Serverless Computing, also named Function as a Service (FaaS) in the Azure cloud provider, is a new feature of cloud computing. This is another brick, after managed and fully managed services, allowing to provide on-demand services instead of provisioned resources and it is used to strengthen the company’s ability in order to master its IT system and consequently to make its business processes more profitable. Knowing that decision making is one of the important tasks in business processes, the improvement of this task was the concern of both the industry and the academy communities. Those efforts have led to several models, mainly the two Object Management Group (OMG) models: Business Process Model and Notation (BPMN) and Decision Model and Notation (DMN) in order to support this need.
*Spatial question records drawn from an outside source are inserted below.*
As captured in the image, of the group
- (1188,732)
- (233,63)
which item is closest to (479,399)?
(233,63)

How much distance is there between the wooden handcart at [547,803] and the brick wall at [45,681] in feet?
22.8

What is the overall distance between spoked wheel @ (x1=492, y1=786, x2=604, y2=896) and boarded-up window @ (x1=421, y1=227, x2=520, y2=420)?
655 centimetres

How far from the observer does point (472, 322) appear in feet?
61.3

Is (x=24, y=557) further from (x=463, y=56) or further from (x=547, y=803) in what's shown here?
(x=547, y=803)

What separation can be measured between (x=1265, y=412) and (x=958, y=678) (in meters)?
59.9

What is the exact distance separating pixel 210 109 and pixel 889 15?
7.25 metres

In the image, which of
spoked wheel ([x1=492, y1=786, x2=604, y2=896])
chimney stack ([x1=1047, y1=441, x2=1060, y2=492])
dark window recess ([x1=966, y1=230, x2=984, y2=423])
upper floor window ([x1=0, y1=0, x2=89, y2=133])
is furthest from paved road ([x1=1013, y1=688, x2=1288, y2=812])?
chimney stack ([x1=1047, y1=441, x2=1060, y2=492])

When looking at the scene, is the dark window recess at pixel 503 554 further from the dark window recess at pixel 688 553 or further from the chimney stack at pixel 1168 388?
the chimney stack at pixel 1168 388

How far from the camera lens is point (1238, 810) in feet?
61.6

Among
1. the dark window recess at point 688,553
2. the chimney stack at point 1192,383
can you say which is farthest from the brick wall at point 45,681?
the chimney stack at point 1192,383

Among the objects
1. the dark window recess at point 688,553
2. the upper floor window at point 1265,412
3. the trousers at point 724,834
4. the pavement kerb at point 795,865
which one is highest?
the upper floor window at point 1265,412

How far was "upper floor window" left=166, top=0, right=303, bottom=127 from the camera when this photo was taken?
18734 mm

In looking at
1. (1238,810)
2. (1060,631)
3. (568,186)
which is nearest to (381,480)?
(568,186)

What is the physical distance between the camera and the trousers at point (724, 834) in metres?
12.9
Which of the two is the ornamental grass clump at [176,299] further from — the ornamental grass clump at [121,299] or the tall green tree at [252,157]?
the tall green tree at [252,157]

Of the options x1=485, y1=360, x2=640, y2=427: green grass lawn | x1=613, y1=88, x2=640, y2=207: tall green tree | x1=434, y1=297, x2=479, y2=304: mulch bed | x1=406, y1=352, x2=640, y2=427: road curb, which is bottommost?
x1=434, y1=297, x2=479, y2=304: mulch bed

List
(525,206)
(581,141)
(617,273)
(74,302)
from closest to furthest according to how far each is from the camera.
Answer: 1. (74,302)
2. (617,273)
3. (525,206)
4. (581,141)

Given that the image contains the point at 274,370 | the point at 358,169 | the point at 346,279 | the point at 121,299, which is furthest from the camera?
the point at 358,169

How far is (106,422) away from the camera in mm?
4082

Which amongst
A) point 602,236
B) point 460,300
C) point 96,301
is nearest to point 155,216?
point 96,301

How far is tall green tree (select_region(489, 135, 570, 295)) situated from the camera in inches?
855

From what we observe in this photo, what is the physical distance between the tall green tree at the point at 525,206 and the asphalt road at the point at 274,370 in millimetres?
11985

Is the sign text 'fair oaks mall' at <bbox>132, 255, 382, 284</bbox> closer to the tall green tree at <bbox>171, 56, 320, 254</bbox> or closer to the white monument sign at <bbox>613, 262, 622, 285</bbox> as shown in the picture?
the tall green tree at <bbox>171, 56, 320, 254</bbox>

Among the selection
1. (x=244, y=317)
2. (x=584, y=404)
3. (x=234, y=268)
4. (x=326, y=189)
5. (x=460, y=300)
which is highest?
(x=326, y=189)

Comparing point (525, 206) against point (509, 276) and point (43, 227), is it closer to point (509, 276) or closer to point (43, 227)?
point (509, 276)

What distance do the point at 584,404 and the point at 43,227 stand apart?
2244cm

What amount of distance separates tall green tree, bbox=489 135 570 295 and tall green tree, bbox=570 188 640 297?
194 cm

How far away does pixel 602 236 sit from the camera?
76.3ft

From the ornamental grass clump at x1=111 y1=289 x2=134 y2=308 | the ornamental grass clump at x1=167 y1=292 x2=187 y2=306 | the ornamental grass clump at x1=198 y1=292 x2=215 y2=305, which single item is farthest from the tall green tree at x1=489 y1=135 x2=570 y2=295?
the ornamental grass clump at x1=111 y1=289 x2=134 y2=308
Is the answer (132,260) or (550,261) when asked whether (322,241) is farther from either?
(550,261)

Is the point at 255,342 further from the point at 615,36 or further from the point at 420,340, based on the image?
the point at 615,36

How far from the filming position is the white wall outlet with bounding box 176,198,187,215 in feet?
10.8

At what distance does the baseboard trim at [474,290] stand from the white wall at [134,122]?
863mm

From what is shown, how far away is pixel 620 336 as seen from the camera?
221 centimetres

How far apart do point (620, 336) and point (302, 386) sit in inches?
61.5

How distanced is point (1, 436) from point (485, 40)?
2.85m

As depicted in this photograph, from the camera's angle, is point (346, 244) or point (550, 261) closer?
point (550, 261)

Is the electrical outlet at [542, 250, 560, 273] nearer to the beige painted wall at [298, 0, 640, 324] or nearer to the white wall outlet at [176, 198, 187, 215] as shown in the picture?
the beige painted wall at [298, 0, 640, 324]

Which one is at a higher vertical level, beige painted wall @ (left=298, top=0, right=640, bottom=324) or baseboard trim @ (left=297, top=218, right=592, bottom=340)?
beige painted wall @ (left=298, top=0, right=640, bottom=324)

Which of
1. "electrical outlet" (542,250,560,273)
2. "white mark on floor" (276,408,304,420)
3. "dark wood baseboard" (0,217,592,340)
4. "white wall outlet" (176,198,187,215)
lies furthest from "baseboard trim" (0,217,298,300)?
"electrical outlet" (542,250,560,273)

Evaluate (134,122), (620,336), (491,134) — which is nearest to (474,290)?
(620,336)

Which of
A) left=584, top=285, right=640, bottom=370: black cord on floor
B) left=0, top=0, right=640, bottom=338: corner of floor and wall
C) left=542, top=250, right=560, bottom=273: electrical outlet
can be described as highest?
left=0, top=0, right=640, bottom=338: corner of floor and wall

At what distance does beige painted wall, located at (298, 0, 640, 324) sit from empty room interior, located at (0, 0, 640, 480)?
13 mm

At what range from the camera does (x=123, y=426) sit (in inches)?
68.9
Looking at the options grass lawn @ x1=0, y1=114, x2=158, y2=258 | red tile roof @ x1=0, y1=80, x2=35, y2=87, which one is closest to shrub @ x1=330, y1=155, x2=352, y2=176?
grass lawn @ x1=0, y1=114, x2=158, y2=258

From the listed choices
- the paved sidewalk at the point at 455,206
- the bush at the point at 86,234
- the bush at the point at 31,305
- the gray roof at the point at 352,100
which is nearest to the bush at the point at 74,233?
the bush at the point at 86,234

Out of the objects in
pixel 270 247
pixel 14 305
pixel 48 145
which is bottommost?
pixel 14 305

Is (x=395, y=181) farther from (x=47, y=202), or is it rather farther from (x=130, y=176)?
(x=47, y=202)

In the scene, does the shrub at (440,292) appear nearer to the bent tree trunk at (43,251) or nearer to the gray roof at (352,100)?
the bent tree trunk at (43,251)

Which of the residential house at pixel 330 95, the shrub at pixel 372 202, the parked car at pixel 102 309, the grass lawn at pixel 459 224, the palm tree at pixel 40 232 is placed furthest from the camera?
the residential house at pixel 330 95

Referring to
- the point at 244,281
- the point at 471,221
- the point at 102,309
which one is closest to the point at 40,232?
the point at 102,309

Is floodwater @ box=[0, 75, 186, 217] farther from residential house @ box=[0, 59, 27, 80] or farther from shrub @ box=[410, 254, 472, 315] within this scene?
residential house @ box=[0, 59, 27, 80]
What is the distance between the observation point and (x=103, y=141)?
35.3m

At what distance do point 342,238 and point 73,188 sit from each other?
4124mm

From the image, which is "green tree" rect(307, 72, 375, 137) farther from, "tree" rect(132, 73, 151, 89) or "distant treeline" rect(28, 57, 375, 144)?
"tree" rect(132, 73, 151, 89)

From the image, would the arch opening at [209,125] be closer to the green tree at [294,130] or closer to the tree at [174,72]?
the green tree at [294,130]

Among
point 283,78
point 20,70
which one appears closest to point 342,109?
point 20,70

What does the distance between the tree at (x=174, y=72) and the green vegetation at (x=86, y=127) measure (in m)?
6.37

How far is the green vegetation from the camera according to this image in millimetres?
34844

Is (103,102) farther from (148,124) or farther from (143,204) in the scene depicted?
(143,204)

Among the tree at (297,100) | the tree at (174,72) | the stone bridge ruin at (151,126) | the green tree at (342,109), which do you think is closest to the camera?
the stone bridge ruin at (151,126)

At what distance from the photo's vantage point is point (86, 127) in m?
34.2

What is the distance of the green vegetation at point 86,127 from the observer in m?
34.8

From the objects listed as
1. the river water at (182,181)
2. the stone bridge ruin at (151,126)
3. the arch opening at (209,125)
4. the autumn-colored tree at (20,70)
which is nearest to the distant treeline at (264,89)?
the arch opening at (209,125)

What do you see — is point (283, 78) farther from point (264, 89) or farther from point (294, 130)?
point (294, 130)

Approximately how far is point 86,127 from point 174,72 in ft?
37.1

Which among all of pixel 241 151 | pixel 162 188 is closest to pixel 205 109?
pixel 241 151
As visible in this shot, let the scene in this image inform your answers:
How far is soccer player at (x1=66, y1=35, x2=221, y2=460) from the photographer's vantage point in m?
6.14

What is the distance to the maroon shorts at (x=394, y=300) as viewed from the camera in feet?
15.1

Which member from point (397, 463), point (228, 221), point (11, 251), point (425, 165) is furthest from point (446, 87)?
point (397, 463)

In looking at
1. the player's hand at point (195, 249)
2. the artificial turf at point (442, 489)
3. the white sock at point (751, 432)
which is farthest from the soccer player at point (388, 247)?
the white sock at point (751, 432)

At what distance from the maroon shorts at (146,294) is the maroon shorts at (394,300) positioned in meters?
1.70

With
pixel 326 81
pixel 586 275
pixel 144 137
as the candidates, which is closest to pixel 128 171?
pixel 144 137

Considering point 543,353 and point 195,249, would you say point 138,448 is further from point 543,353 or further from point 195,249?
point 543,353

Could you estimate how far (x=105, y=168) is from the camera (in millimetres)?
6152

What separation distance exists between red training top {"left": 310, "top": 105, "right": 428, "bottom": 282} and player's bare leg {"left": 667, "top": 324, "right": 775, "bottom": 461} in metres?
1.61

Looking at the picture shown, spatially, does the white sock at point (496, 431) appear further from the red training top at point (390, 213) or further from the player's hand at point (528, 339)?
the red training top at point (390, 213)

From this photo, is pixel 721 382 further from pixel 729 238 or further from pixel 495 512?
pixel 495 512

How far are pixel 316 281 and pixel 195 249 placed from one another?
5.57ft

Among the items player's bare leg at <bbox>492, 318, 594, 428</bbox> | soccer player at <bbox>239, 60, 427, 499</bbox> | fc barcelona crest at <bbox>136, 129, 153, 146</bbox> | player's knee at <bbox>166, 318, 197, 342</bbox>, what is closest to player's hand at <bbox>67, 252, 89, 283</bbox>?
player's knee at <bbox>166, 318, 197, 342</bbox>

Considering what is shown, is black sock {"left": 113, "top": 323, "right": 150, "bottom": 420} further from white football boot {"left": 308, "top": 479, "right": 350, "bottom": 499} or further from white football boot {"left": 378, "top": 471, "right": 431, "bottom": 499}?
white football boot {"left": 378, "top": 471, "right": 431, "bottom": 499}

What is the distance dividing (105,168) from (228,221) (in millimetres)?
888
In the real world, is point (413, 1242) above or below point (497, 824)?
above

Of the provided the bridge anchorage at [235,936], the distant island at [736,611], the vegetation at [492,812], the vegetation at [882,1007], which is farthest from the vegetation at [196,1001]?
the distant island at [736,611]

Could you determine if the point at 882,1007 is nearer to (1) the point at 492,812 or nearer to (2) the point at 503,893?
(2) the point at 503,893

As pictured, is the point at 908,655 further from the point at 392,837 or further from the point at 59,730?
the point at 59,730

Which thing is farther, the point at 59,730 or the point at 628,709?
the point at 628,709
The DMN covers the decision-making task in business processes mainly the eligibility of business rules. This eligibility can be automated in order to help designers in the mastering of this important task by the running of an algorithm or a method such as the Multiple Criteria Decision Making (MCDM). This feature can be designed and implemented and deployed in various architectures to integrate it in existing Business Process Management Systems (BPMS). It could then improve supporting several business areas such as the Business Intelligence (BI) process. In this paper, our main contribution is the enrichment of the DMN model by the automation of the business rules eligibility through Technique for Order of Preference by Similarity to Ideal Solution (TOPSIS) using FaaS to further streamline the decision- making task in business processes. Results show to strengthen business-IT alignment and reduce the gap between the real world and associated IT solutions.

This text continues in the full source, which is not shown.